L’ambassade américaine partage sur ses réseaux sociaux : « Entrer dans les Arènes d’Oran le mois dernier, c’était pénétrer dans un chapitre partagé de l’histoire algéro-américaine ».
Le lieu a accueilli les « Nuits Bleues » dans les années 1950, lorsqu’il avait été transformé en patinoire et « avait reçu des groupes américains de Doo-wop ».
Ces soirées attiraient alors un public curieux de découvrir l’ambiance méconnue importée d’outre-Atlantique.
« Un petit morceau de culture américano-algérienne »

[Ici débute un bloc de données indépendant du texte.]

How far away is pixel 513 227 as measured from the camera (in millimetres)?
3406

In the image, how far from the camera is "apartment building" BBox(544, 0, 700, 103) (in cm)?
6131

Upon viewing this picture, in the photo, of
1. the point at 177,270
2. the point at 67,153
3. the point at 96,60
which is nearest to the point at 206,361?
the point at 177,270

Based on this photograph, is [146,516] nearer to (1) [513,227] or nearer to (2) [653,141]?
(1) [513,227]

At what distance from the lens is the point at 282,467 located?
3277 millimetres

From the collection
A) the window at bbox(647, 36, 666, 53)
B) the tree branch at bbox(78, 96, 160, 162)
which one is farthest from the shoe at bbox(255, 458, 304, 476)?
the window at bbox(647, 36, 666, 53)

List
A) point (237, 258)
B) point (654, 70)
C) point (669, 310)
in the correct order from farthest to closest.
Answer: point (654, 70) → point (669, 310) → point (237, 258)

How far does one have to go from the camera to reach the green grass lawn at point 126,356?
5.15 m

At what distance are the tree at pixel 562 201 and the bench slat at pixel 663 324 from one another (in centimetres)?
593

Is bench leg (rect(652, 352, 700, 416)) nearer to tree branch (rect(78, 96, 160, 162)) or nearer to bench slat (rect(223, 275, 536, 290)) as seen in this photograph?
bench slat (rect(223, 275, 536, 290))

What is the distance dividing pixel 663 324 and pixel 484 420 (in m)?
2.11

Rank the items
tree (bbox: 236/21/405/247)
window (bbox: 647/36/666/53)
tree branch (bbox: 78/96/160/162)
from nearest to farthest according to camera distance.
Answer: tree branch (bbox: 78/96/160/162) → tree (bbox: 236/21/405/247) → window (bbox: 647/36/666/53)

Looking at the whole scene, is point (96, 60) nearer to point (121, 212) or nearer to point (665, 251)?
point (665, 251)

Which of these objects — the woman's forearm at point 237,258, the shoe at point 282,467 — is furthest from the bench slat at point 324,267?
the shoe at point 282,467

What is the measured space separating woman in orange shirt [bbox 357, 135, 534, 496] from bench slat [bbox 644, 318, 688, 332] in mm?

Pour l’ambassade, « voir cet espace historique continuer de rassembler les gens aujourd’hui rappelle depuis combien de temps existent les liens culturels entre l’Algérie et les États-Unis, et à quel point il est encore possible de construire sur cette histoire ».
De son côté, l’ambassadrice Elizabeth Aubin a mis l’accent sur le caractère unique de ce site. Elle déclare dans la vidéo : « C’est vraiment formidable d’être à Oran, et je me trouve aux Arènes d’Oran. Cet endroit possède une histoire incroyable, non seulement pour la culture algérienne mais aussi pour la culture américaine ».
Elle a aussi exprimé sa joie de « retrouver ici, à Oran, un petit morceau de culture américano-algérienne ».